IX

—¿Conoce la supremacía de la mujer-me preguntó de pronto;—esa supremacía o dominación que tantos sufrimientos causa a todos? En lo que acabo de decir está la indicada causa.

—¡Cómo! ¡La supremacía de la mujer! —repliqué. —No lo comprendo, cuando se lamentan, por el contrario, de que no gozan de ningún derecho y de que son las víctimas!

—Ésa, precisamente, es la idea que quería expresar-dijo con animación. —Eso es justamente lo que hace que se sostengan dos opiniones en apariencia contradictorias. Por una parte una tremenda humillación y de la otra un poder soberano. Pasa con la mujer lo mismo que con los judíos, que se vengan con el poder que les da su dinero del envilecimiento al que les condenamos. «¿Nos permitís que nos dediquemos al comercio? De acuerdo; pues por medio de los negocios nos convertiremos en amos vuestros,» dicen ellos. «¿No queréis ver en nosotras más que un objeto sensual?, sea, pues por los sentidos nos apoderaremos de vosotros,» dicen, a su vez las mujeres.

No es, pues, la privación del derecho de sufragio, ni el veto para ejercer determinadas magistraturas lo que constituye la ausencia de los derechos de la mujer, aparte de que pregunto: ¿esas ocupaciones, son realmente tales derechos? Lo que hay es una prohibición de acercarse a un hombre o de alejarse de él y de escogerlo a su antojo, en vez de ser escogida.

Esto le llama la atención, ¿no es así? Entonces, privad al hombre de esos derechos, puesto que goza de ellos, ya que se los negáis a su mujer. Para igualar todas las probabilidades, la mujer, dominada por la sensualidad, se hace dueña absoluta por medio de los sentidos, de tal manera que, siendo él quien en apariencia escoge, es en realidad ella la que elige. Y cuando posee a fondo el arte de seducir, abusa y adquiere un dominio extraordinario, un imperio terrible sobre la humanidad.

—Pero ¿dónde ve ese predominio tan extraordinario?

—¿Dónde? En todas partes. Vaya a esos grandes almacenes de sederías y tejidos que hay en las poblaciones de alguna importancia, y verá en ellos amontonados millones de francos y el producto de un trabajo que, por lo gigantesco, es casi incalculable. Dígame, ¿hay en la décima parte de esos almacenes alguna cosa que sea de uso del hombre?

Todo el lujo es para la mujer que lo busca, impulsándola siempre hacia adelante ¿Y las fábricas? En su mayor parte no hacen más que trabajar para la mujer, y millones de hombres, generaciones enteras de obreros, sucumben en esos trabajos hechos en condiciones semejantes a las de las penitencierías, para que ella se pueda engalanar. Lo mismo que si fuese una reina poderosísima, la mujer mantiene en la esclavitud y el trabajo a las nueve décimas partes de la humanidad. Y todo esto sucede, ni más ni menos, por negar a la mujer derechos iguales a los del hombre. Se venga excitando nuestros sentidos y procurando que caigamos en las celadas que nos tiende; y tal es la influencia que han llegado a ejercer sobre ellos que en su presencia pierden la calma no sólo los jóvenes de sangre caliente, sino hasta los viejos.

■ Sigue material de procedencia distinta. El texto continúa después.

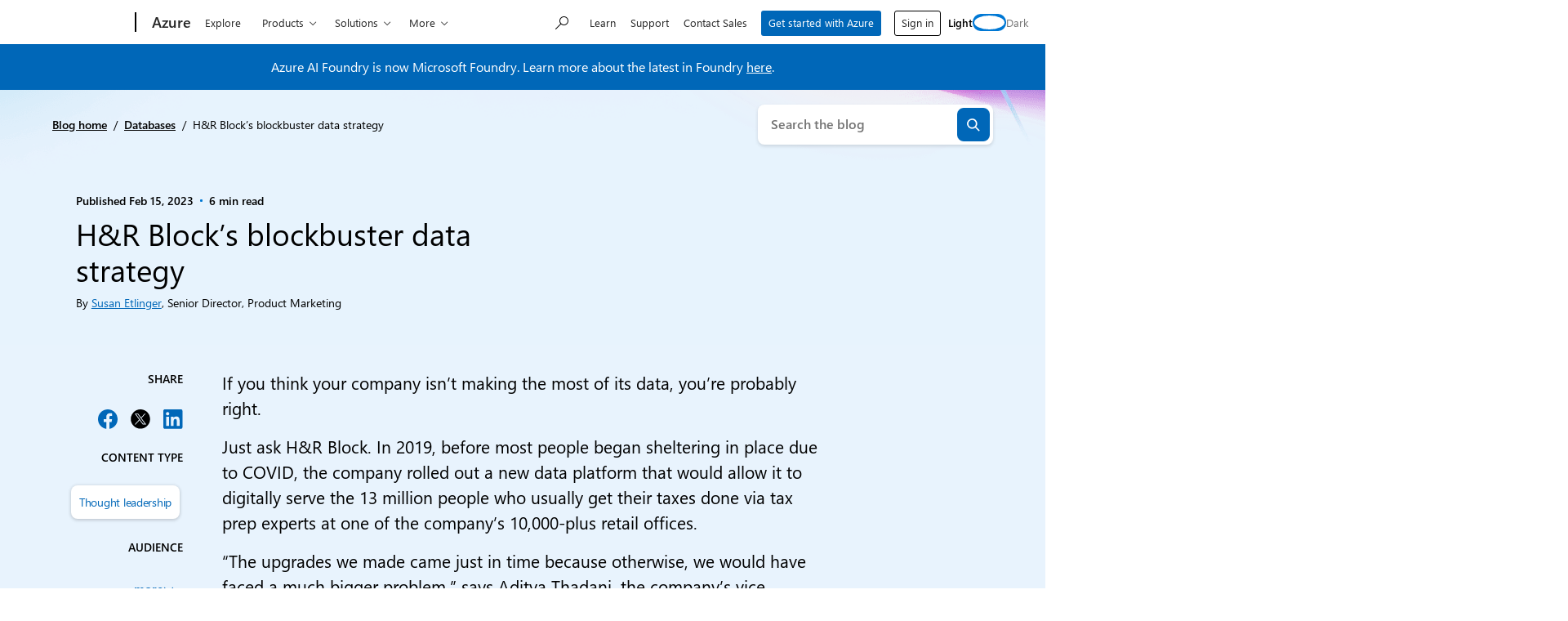

--- FILE ---
content_type: image/svg+xml
request_url: https://azure.microsoft.com/en-us/blog/wp-content/themes/xtheme-moray/dist/svg/icon-theme-light.svg
body_size: 295
content:
<svg xmlns="http://www.w3.org/2000/svg" width="9" height="9" fill="none"><path fill="#000" fill-rule="evenodd" d="M4.5 2.91a1.59 1.59 0 1 0 0 3.18 1.59 1.59 0 0 0 0-3.18M2.38 4.5a2.12 2.12 0 1 1 4.24 0 2.12 2.12 0 0 1-4.24 0M4.76 0v2.12h-.52V0zm0 6.88V9h-.52V6.88zM9 4.76H6.88v-.52H9zm-6.88 0H0v-.52h2.12zm5.31-2.82L6.37 3 6 2.63l1.06-1.06zM3 6.37 1.94 7.43l-.37-.37L2.63 6zm4.06 1.06L6 6.37 6.37 6l1.06 1.06zM2.63 3 1.57 1.94l.37-.37L3 2.63z" clip-rule="evenodd"/></svg>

Y la mujer conoce tan bien esa influencia que no la oculta. Lo verá fácilmente si observa las sonrisas de triunfo en una fiesta popular, en un baile o en una reunión de etiqueta. En cuanto un joven se acerca a ella, cae en sus redes y ¡adiós razón!

Siempre experimenté cierto malestar al hallarme en presencia de una mujer en traje de corte, de una joven del pueblo con pañuelo rojo y traje endomingado, y de una señorita vestida para un baile. Y eso es todavía más terrible para mí hoy día. Veo en todo ello un peligro para los hombres, algo, en fin, contrario a la Naturaleza, y siento deseos de empezar a gritar llamando a la policía para alejar ese peligro: para hacer que aparten de mi vista un objeto dañino.

¡Y no me río! Estoy seguro de que ha de llegar un día, que quizás no esté muy lejano, en que se preguntarán con asombro cómo pudo haber un tiempo en que se permitían acciones capaces de producir tanto trastorno, turbando la tranquilidad de la sociedad, como lo consiguen las mujeres por medio de la excitación de los sentidos y los adornos con que engalanan su cuerpo. Es como si en los paseos públicos se pusiesen cepos por donde han de pasar los hombres, ¡y tal esto no sería tan peligroso como aquello!

—¿Por qué—pregunto-prohibir los juegos de azar y permitir que las mujeres aparezcan medio desnudas en público, por más que esto sea mil veces más inmoral que el juego? ¡Qué extraña manera de juzgar las cosas!